**TEXTE À EXAMINER**
---------------
Aujourd’hui, les provinces du Sud ne sont plus seulement des zones périphériques, elles sont au cœur d’une stratégie de développement intégré. Par ailleurs, le développement humain et social est également au cœur de cette stratégie. Au premier semestre 2025, 16.423 hectares de foncier public ont été mobilisés à Laâyoune-Sakia El Hamra pour 41 projets, avec une enveloppe de 8,02 milliards de dirhams, créant plus de 1.300 emplois. L’OCP, via Phosboucraa, investit dans l’extension de la mine 1,25 milliard de DH, la construction d’une usine de lavage (2,184 Mds de DH) et un complexe d’engrais (10,246 Mds de DH) d’ici 2026. Deux nouveaux hôpitaux universitaires (Laâyoune et Guelmim) sont également prévus pour plus de 4 milliards de dirhams, garantissant l’accès aux soins et la formation médicale. Ces dynamiques montrent que le développement du Sud n’est pas uniquement infrastructurel, mais également humain, industriel et énergétique : une véritable stratégie de cohésion territoriale.
---------------
**CONSIGNE A**
D'après le texte sur les provinces du Sud, combien d'hectares de foncier public ont été mobilisés à Laâyoune-Sakia El Hamra au premier semestre 2025 ?
**CONSIGNE B**
Traduisez en anglais la phrase suivante du texte sur les provinces du Sud : « Deux nouveaux hôpitaux universitaires (Laâyoune et Guelmim) sont également prévus pour plus de 4 milliards de dirhams, garantissant l'accès aux soins et la formation médicale. »
**CONSIGNE C**
Poursuivez le texte sur les provinces du Sud à la suite de sa dernière phrase.
---------------
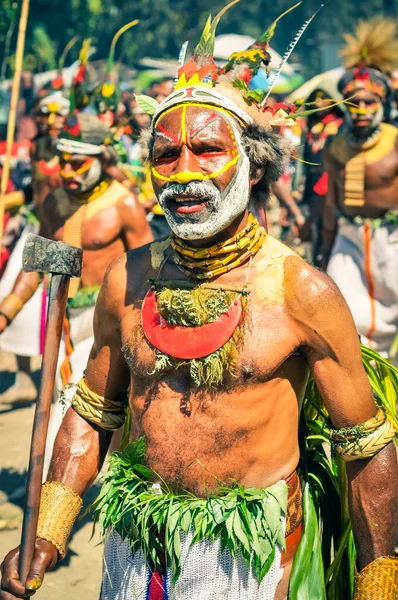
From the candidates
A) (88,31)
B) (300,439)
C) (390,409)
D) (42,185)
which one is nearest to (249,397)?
(300,439)

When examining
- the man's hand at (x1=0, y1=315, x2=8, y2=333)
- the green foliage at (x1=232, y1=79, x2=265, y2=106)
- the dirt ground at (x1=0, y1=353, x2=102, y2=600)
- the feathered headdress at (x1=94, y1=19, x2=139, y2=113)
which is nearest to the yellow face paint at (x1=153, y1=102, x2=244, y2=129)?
the green foliage at (x1=232, y1=79, x2=265, y2=106)

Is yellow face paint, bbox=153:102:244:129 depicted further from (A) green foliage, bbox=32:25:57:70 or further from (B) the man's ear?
(A) green foliage, bbox=32:25:57:70

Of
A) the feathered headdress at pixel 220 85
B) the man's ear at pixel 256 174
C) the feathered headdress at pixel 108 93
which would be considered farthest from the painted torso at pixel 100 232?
---------------
**VOTRE RÉPONSE A**
16.423 hectares.

**VOTRE RÉPONSE B**
Two new university hospitals (Laâyoune and Guelmim) are also planned for more than 4 billion dirhams, ensuring access to care and medical training.

**VOTRE RÉPONSE C**
 

F. N. H. : Le Maroc aspire à jouer un rôle moteur dans la zone de libre-échange continentale africaine (ZLECAf). En quoi les provinces du Sud peuventelles constituer un maillon

fort dans cette intégration économique africaine ? K. K. : Le rôle des provinces du Sud dans l’intégration économique africaine est plus pertinent que jamais. Le port de Dakhla Atlantique est conçu pour devenir un hub logistique majeur entre le Maroc et l’Afrique de l’Ouest. La récente adoption par l’ONU d’une résolution soutenant le plan d’autonomie du Maroc pour le Sahara renforce la sécurité juridique des investissements, augmentant la confiance des investisseurs étrangers. Par ailleurs, la stratégie énergétique verte renforce la dimension continentale : la production d’hydrogène vert et d’ammoniac dans le Sud peut alimenter des chaînes de valeur africaines pour l’industrie et le transport. Ainsi, les provinces du Sud peuvent devenir un point névralgique de la ZLECAf, non seulement pour des échanges logistiques, mais aussi pour une production stratégique durable.

 

F. N. H. : Quelles sont les perspectives à moyen et

long terme pour consolider le rôle stratégique du Maroc et faire des provinces du Sud un modèle de développement durable ?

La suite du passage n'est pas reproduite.